Task goal | Locate the line containing "ハワイカイ マリンスポーツツアー(水上スキー/ウェイクボード) by" in the data below. Reproduce it and every following line up to the end, exactly as given.

Brief descriptive captions:
——————————

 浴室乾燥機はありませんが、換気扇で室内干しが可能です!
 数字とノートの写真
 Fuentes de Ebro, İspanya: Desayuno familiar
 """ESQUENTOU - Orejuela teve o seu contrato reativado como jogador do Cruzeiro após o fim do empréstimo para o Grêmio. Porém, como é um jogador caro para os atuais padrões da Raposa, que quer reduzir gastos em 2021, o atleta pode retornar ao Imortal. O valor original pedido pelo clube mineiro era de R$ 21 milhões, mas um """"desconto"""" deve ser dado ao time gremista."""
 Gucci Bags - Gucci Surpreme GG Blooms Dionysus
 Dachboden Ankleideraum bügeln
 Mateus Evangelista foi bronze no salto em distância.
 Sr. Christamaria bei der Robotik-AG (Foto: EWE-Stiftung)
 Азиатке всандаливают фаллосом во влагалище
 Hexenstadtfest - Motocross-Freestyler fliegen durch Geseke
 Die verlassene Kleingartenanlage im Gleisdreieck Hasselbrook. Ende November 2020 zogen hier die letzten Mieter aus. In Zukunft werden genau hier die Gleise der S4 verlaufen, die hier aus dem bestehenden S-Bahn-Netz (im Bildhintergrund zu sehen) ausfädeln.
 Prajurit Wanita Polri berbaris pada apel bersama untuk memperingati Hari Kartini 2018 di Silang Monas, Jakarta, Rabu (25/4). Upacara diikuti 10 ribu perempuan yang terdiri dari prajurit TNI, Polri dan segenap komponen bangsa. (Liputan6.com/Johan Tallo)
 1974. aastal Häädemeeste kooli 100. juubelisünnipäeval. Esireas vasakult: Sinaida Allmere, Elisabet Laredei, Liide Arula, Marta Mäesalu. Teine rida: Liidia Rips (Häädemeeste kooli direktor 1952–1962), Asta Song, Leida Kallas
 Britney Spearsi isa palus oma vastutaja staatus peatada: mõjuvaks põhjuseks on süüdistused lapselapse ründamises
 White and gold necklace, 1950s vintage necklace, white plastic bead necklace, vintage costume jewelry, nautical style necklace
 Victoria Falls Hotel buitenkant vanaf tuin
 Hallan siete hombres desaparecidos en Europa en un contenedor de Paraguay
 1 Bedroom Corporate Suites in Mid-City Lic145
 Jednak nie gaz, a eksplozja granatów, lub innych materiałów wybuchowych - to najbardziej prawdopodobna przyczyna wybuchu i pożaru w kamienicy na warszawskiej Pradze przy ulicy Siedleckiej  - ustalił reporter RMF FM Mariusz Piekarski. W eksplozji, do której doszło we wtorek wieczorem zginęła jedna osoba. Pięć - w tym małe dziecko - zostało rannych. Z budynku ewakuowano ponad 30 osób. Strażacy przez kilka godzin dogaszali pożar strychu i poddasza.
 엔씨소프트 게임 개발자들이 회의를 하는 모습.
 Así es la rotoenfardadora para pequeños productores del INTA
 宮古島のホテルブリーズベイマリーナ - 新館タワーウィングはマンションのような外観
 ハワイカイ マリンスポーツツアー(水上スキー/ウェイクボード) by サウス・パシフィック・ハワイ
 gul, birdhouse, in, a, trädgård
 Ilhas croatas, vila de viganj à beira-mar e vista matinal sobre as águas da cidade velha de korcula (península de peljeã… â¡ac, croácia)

——————————

Solution to the exercise |
 ハワイカイ マリンスポーツツアー(水上スキー/ウェイクボード) by サウス・パシフィック・ハワイ
 gul, birdhouse, in, a, trädgård
 Ilhas croatas, vila de viganj à beira-mar e vista matinal sobre as águas da cidade velha de korcula (península de peljeã… â¡ac, croácia)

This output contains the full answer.